As tuas tarefas:
1. No texto sobre a pesca da sardinha em Espinho, que nome tem o saco de rede mais pequeno que serve para encher o rapichel?
2. Continua o texto sobre a pesca da sardinha em Espinho a partir do ponto onde ele acaba.

Texto dado:
-*-*-

O rapichel enche-se com um saco de rede de capacidade menor, chamado nassa, que tem um arco na boca.
Os donos das companhas, eram geralmente os arrais, que também trabalhavam nas mesmas.

Um dos arrais que mais se distinguiu na pesca da sardinha em Espinho foi o Tio Zé Sabeler, apelido que lhe veio, segundo dizem, de quando alguém necessitava que lhe fizesse uma conta mais difícil lhe diziam: “Vai ao Tio Zé que ele sabe ler.”
Dizem que era um homem bom, altruísta e de bom caracter.
Conta-se que um dia, em plena rua de Espinho, tirou o casaco para agasalhar um pescador que ia preso, em camisa e sob a chuva e que, repreendia as vareiras, quando lançavam muito dinheiro na sardinha que ele vendia na praia.
Há uns 100 anos, entre 1834 e 1870, o mar iniciou a invasão da costa em Espinho e na sua fúria, destruiu as casas de muitos pescadores, incluindo as 5 casas do Tio Zé Sabeler.
Um vate desconhecido assim se expressou nos versos que ouvimos de bondosa velhinha octogenária, também dos Sabeler:

A todos faz chorar,
A quem Espinho for ver,
Os pobres dos pescadores,
Não tem onde viver!
Oh mar! Que foste fazer?
Já não tenho onde estar!
Minha terra não disfarço,
Obrigo-me a retirar!
Chegou a Rua da Palma,
A do Provérbio Conflor,
Na praça Velha União,
Entrou o mar com rancor.
Dizem que é de Leixões,
Esta desgraça fatal.
A rainha de Portugal,
Mandou tirar subscrições.

Esta última quadra foi-me dita também assim:

Dizem que é de Leixões,
Esta desgraça fatal,
A rainha de Portugal,
Mandou fazer pavilhões.

A transgressão marinha foi tão extensa que os pescadores de Espinho costumavam dizer: «há casas no logradouro das companhas».

-*-*-

Informação apresentada:

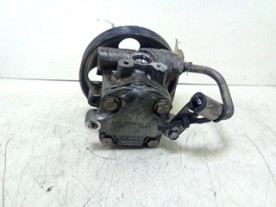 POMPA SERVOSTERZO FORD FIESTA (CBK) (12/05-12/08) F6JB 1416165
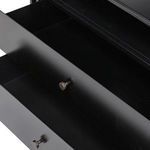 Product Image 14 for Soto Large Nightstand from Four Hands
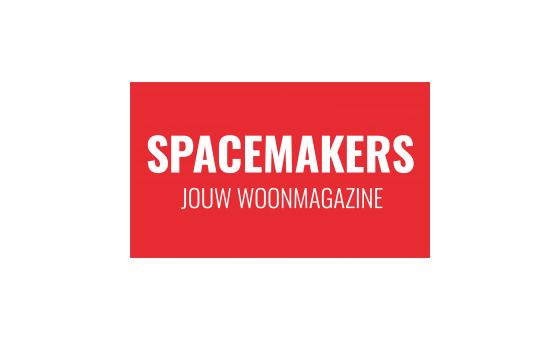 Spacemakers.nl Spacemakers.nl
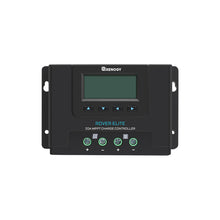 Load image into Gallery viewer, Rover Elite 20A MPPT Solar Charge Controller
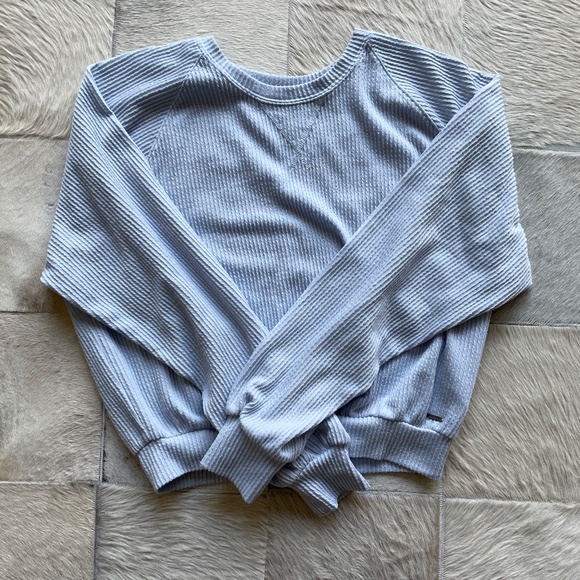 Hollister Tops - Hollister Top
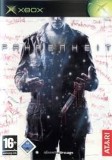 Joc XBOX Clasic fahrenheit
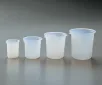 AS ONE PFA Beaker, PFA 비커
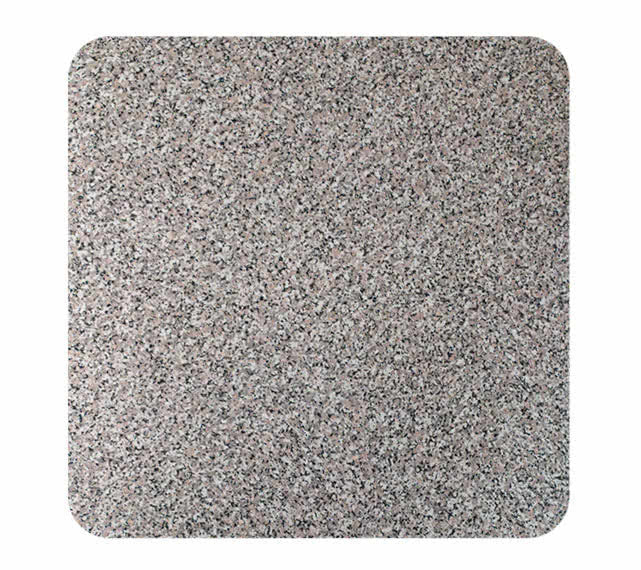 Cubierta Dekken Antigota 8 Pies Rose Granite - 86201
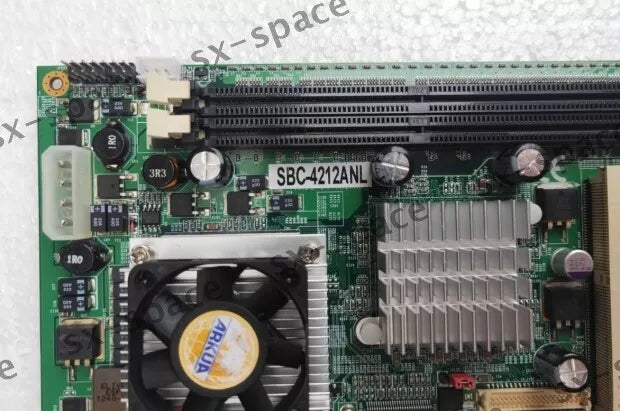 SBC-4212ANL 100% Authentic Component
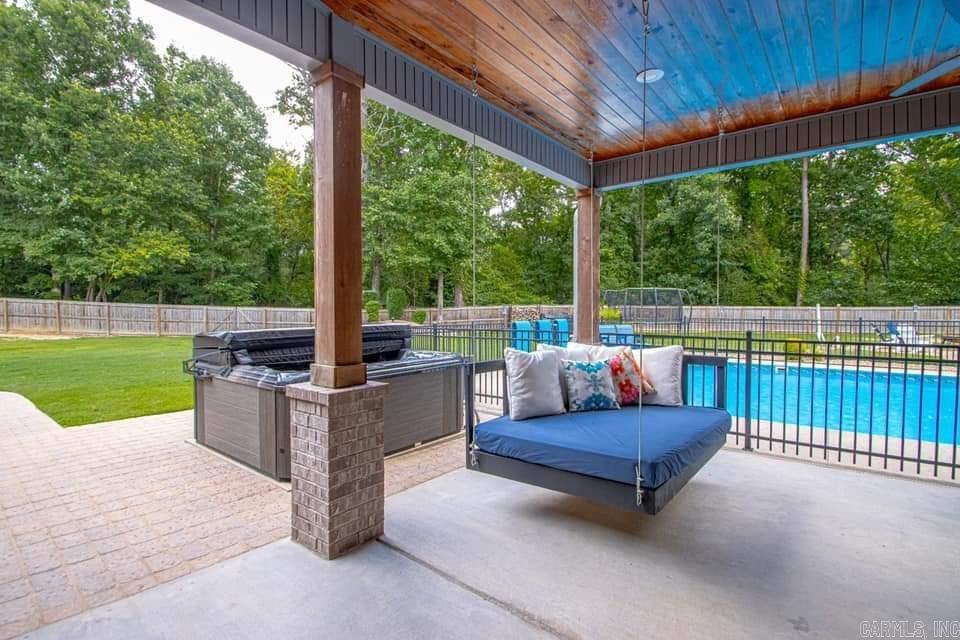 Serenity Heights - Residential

-*-*-

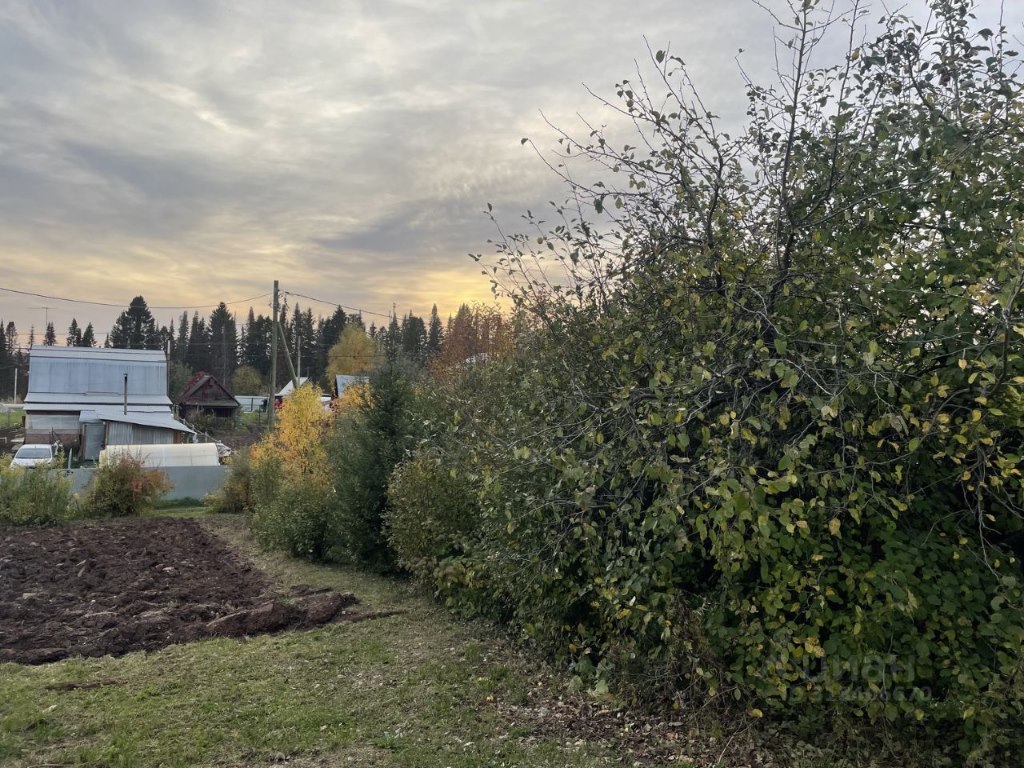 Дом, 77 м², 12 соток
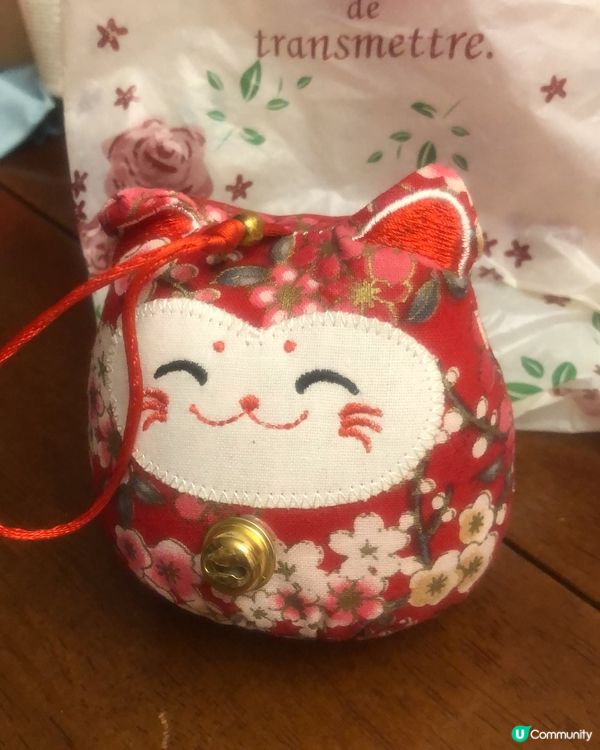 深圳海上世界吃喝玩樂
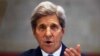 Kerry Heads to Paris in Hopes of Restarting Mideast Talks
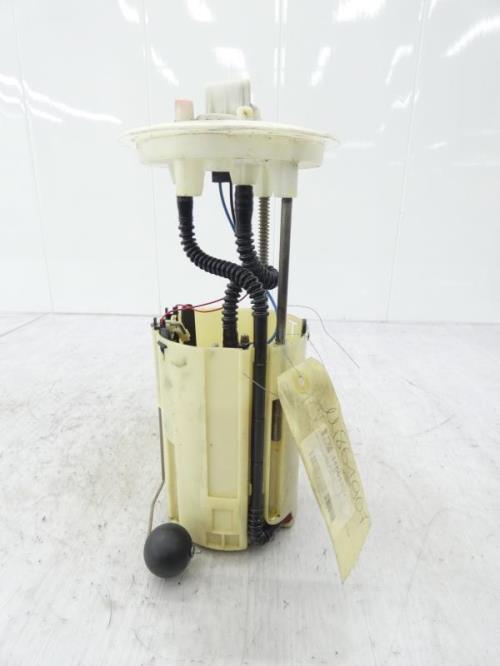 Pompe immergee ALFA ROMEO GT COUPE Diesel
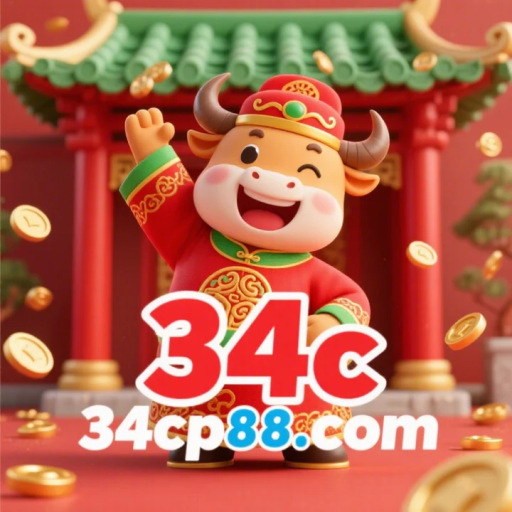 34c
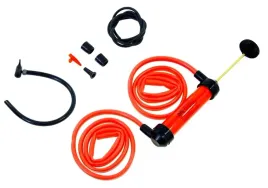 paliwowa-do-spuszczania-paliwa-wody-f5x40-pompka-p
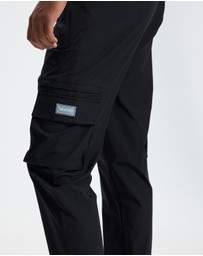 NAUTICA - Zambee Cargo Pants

-*-*-

Respostas:
1. Chama-se nassa.

2.
A destruição progressiva das casas dos pescadores pelo mar, o rareamento da sardinha na costa de Espinho e, a agitação do mar ali, não permitia as companhas fazerem-se ao mar tantas vezes quantas era de desejar. Dai o êxodo que se verificou então, de muitas famílias de pescadores de Espinho para a Afurada e Matosinhos.
A principio estas famílias faziam nestes lugares apenas épocas de pesca, mas depois fixaram-se.
Uma das famílias que se fixou na Afurada foi a do Tio Zé Sabeler, que por vários anos se dedicou ali a pesca da mugiganga, às peças e a pesca do sável.
A peça é uma rede de uns 2 metros de comprimento por uns 2 metros de largura (1) que se usa ainda na pesca da sardinha.
Os pescadores de ,então armavam esta rede próximo e ao longo da costa, não só porque a costa tem uma orientação norte-sul, mas ainda porque a experiencia ensinou-os, dizem eles, que a sardinha no acejo, isto é, ao por do sol, vem em maior quantidade do mar
para terra, e ao alvor, isto é, ao romper do dia, vai em maior quantidade da terra para o mar
Esta rede, quando armada na água não toca no fundo mas mantem uma relativa fixidez, devido ao chumbo que tem preso à base inferior.
Dizem em Matosinhos que a sardinha das peças é mais saborosa do que a das traineiras, por sangrar ao emalhar-se na rede.
Ainda hoje se pesca a sardinha com as peças em Matosinhos,
especialmente no defeso da pesca da sardinha que tem sido oficialmente mantido nos meses de Janeiro a Abril de cada ano.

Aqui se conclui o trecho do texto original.